▶ REQUIRED ACTION:
Set down every entry once more, exactly as it appears.

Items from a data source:
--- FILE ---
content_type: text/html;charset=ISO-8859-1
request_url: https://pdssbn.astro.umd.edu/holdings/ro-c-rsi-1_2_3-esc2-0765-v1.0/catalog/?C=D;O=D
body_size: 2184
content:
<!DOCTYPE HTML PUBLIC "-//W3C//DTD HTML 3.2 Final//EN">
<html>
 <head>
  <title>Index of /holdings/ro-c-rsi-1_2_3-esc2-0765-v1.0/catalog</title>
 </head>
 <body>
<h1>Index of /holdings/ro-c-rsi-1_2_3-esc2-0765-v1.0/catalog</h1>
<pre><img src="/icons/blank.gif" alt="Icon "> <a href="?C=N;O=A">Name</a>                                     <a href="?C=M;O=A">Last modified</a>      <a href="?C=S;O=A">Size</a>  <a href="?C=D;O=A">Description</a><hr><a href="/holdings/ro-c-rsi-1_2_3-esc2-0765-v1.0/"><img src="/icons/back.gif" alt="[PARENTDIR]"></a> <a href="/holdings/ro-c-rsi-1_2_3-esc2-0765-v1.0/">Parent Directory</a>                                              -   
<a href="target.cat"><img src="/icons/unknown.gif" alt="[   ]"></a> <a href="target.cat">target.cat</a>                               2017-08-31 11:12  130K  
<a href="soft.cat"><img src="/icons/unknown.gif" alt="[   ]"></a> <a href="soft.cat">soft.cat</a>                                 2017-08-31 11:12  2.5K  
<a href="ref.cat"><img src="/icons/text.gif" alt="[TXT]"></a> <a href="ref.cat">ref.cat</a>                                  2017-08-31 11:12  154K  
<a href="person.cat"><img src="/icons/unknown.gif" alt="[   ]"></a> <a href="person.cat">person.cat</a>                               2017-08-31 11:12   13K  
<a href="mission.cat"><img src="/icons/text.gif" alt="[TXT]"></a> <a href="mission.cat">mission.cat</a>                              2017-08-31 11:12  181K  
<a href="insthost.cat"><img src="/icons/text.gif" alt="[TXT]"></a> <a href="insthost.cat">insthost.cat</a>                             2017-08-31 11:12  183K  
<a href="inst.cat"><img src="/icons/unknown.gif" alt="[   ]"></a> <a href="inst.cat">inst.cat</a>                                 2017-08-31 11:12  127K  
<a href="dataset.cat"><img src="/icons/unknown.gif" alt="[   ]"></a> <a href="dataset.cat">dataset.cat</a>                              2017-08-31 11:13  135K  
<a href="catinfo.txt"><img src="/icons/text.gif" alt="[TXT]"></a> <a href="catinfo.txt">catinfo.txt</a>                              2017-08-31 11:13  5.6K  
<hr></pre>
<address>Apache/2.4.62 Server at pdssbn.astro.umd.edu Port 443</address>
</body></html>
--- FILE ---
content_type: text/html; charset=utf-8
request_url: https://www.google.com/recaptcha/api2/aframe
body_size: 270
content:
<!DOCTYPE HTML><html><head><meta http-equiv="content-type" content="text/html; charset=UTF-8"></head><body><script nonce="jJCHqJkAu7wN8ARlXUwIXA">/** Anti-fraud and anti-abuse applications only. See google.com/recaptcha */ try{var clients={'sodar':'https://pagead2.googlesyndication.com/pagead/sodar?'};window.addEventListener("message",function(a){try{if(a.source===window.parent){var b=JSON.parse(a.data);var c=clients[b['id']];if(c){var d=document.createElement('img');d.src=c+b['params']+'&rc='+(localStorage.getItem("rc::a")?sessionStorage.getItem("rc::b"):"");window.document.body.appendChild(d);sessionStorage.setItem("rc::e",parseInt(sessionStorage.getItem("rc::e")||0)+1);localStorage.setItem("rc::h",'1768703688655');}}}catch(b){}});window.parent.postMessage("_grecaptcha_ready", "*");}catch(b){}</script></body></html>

▶ WRITTEN ANSWER:
--- FILE ---
content_type: text/html;charset=ISO-8859-1
request_url: https://pdssbn.astro.umd.edu/holdings/ro-c-rsi-1_2_3-esc2-0765-v1.0/catalog/?C=D;O=D
body_size: 2184
content:
<!DOCTYPE HTML PUBLIC "-//W3C//DTD HTML 3.2 Final//EN">
<html>
 <head>
  <title>Index of /holdings/ro-c-rsi-1_2_3-esc2-0765-v1.0/catalog</title>
 </head>
 <body>
<h1>Index of /holdings/ro-c-rsi-1_2_3-esc2-0765-v1.0/catalog</h1>
<pre><img src="/icons/blank.gif" alt="Icon "> <a href="?C=N;O=A">Name</a>                                     <a href="?C=M;O=A">Last modified</a>      <a href="?C=S;O=A">Size</a>  <a href="?C=D;O=A">Description</a><hr><a href="/holdings/ro-c-rsi-1_2_3-esc2-0765-v1.0/"><img src="/icons/back.gif" alt="[PARENTDIR]"></a> <a href="/holdings/ro-c-rsi-1_2_3-esc2-0765-v1.0/">Parent Directory</a>                                              -   
<a href="target.cat"><img src="/icons/unknown.gif" alt="[   ]"></a> <a href="target.cat">target.cat</a>                               2017-08-31 11:12  130K  
<a href="soft.cat"><img src="/icons/unknown.gif" alt="[   ]"></a> <a href="soft.cat">soft.cat</a>                                 2017-08-31 11:12  2.5K  
<a href="ref.cat"><img src="/icons/text.gif" alt="[TXT]"></a> <a href="ref.cat">ref.cat</a>                                  2017-08-31 11:12  154K  
<a href="person.cat"><img src="/icons/unknown.gif" alt="[   ]"></a> <a href="person.cat">person.cat</a>                               2017-08-31 11:12   13K  
<a href="mission.cat"><img src="/icons/text.gif" alt="[TXT]"></a> <a href="mission.cat">mission.cat</a>                              2017-08-31 11:12  181K  
<a href="insthost.cat"><img src="/icons/text.gif" alt="[TXT]"></a> <a href="insthost.cat">insthost.cat</a>                             2017-08-31 11:12  183K  
<a href="inst.cat"><img src="/icons/unknown.gif" alt="[   ]"></a> <a href="inst.cat">inst.cat</a>                                 2017-08-31 11:12  127K  
<a href="dataset.cat"><img src="/icons/unknown.gif" alt="[   ]"></a> <a href="dataset.cat">dataset.cat</a>                              2017-08-31 11:13  135K  
<a href="catinfo.txt"><img src="/icons/text.gif" alt="[TXT]"></a> <a href="catinfo.txt">catinfo.txt</a>                              2017-08-31 11:13  5.6K  
<hr></pre>
<address>Apache/2.4.62 Server at pdssbn.astro.umd.edu Port 443</address>
</body></html>
--- FILE ---
content_type: text/html; charset=utf-8
request_url: https://www.google.com/recaptcha/api2/aframe
body_size: 270
content:
<!DOCTYPE HTML><html><head><meta http-equiv="content-type" content="text/html; charset=UTF-8"></head><body><script nonce="jJCHqJkAu7wN8ARlXUwIXA">/** Anti-fraud and anti-abuse applications only. See google.com/recaptcha */ try{var clients={'sodar':'https://pagead2.googlesyndication.com/pagead/sodar?'};window.addEventListener("message",function(a){try{if(a.source===window.parent){var b=JSON.parse(a.data);var c=clients[b['id']];if(c){var d=document.createElement('img');d.src=c+b['params']+'&rc='+(localStorage.getItem("rc::a")?sessionStorage.getItem("rc::b"):"");window.document.body.appendChild(d);sessionStorage.setItem("rc::e",parseInt(sessionStorage.getItem("rc::e")||0)+1);localStorage.setItem("rc::h",'1768703688655');}}}catch(b){}});window.parent.postMessage("_grecaptcha_ready", "*");}catch(b){}</script></body></html>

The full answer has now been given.